Statistical analysis
Student's t-tests (for normal variables) and Mann–Whitney U-tests (for nonnormal variables) were used to compare the variables among groups in univariate analyses. In multivariate analyses, logistic regression was used to evaluate the three genetic risk assessment methods after adjusting for clinical variables. The predictive ability of FH and the three methods of genetic risk assessment were evaluated using area under the receiver operating curve (AUC) analyses. The AUCs were compared by Z-tests. Positive predictive values (PPVs) were used to describe the performance of each risk assessment method over a certain cutoff. All statistical analyses were performed using SPSS 22.0 (IBM Corporation, New York, USA). Two-tailed P < 0.05 was considered statistically significant.
RESULTS
Among the 1654 men in the placebo arm of the REDUCE study, 410 men (24.8%) were diagnosed with PCa and 108 men (6.5%) were diagnosed with high-grade PCa (defined as Gleason score ≥ 7) as shown in Table 1. Of all subjects diagnosed with PCa, 16.6% (n = 68) reported a FH of PCa while only 11.7% (n = 146) of non-PCa subjects reported a FH of PCa (P = 0.014). In addition, 19.4% (n = 21) of high-grade PCa subjects reported an FH of PCa. PSA levels and prostate volumes for each group of patients (high-grade PCa, all PCa, and non-PCa subjects) are shown in Table 1. Results from the dutasteride arm are shown in Supplementary Table 1. (425.2KB, tif)
Table 1.
Baseline clinical, demographic and SNP analysis data of subjects in placebo group of REDUCE study
Baseline clinical, demographic and SNP analysis data of subjects in drug group of REDUCE study
Table 1 also compares the three methods of interest among four subsets of patients: all PCa patients, non-PCa patients, high-grade PCa patients, and nonhigh-grade PCa patients (i.e., low-grade PCa and non-PCa). Scores for Methods 1 and 2 approach normal distribution, and means ± standard deviation (s.d.) are shown in Table 1. Scores from Method 3 are not normally distributed, so logarithm means after a logarithm transformation were calculated.
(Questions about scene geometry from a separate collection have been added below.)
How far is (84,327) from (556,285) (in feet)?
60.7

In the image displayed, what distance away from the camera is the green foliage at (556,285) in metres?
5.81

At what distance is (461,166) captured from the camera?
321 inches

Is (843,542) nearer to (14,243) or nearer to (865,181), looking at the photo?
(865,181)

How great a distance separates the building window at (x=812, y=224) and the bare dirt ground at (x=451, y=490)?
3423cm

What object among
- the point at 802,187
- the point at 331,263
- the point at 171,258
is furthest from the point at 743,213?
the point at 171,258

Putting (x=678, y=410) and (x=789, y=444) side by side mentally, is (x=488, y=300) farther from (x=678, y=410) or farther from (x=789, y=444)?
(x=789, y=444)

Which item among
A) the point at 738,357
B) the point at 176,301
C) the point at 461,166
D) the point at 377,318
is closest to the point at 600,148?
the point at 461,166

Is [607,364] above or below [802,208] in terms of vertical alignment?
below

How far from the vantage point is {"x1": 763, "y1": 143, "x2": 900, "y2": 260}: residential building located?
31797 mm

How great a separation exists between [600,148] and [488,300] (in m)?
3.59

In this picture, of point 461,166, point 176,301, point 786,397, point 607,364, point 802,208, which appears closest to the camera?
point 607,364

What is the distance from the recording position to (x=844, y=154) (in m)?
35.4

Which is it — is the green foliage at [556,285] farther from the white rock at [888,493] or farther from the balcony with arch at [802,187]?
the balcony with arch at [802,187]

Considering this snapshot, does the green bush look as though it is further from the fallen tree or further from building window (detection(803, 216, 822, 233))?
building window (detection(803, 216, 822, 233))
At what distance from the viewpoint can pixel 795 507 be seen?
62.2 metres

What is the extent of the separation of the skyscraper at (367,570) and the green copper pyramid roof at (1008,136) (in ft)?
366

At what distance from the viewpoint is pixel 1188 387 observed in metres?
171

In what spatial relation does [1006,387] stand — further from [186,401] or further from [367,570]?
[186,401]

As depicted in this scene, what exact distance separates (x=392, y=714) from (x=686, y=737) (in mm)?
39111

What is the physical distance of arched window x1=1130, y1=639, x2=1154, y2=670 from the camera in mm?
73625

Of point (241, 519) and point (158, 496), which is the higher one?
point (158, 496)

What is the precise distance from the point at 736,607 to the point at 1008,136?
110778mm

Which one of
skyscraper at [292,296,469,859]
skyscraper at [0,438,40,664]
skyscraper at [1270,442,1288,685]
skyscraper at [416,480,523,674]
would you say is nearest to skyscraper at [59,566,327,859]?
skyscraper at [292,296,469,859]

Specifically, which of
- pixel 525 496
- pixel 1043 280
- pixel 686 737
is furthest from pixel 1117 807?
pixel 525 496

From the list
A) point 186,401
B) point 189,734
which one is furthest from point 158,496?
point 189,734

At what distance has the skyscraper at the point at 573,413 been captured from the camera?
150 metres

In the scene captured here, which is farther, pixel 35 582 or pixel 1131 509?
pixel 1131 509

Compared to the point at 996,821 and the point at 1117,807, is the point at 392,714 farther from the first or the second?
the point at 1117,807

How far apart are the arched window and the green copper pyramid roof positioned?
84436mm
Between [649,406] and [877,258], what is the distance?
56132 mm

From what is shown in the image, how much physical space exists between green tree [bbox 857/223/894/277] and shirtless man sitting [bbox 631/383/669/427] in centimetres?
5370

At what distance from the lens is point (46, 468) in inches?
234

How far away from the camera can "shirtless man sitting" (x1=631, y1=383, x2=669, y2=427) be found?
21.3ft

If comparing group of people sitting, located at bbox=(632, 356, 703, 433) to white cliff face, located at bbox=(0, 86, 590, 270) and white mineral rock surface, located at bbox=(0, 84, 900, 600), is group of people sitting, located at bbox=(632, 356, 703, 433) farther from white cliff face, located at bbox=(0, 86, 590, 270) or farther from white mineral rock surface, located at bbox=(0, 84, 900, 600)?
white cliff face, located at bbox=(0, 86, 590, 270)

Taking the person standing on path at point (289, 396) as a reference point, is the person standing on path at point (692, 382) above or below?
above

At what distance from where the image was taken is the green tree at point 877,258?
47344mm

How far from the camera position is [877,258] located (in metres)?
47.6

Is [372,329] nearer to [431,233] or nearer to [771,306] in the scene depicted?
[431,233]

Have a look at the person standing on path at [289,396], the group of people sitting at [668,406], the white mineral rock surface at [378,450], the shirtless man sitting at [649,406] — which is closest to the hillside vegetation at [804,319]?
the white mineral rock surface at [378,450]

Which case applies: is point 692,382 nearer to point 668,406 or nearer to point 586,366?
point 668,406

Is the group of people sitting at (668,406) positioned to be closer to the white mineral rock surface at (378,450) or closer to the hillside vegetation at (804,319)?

Mean allele counts for Method 1 (GRS-RAC) among PCa and non-PCa subjects were 55.15 and 53.46, respectively (P = 5.61 × 10−10). Mean allele counts among high-grade PCa and all other patients were 54.97 and 53.80, respectively (P = 0.015). For Method 2, mean GRS-wRACs for all PCa patients and non-PCa patients were 7.42 and 6.97, respectively (P = 1.56 × 10−11). Mean GRS-wRACs among high-grade PCa and all other patients were 7.31 and 7.04, respectively (P = 0.002). For Method 3, mean GRS-PSs for all PCa patients and non-PCa patients were 1.12 and 0.84, respectively (P = 8.51 × 10−13). Mean GRS-PSs for high-grade PCa patients were 1.12 and 0.89, respectively (P = 0.001). Similar results were found in the dutasteride arm (Supplementary Table 1 (425.2KB, tif) ).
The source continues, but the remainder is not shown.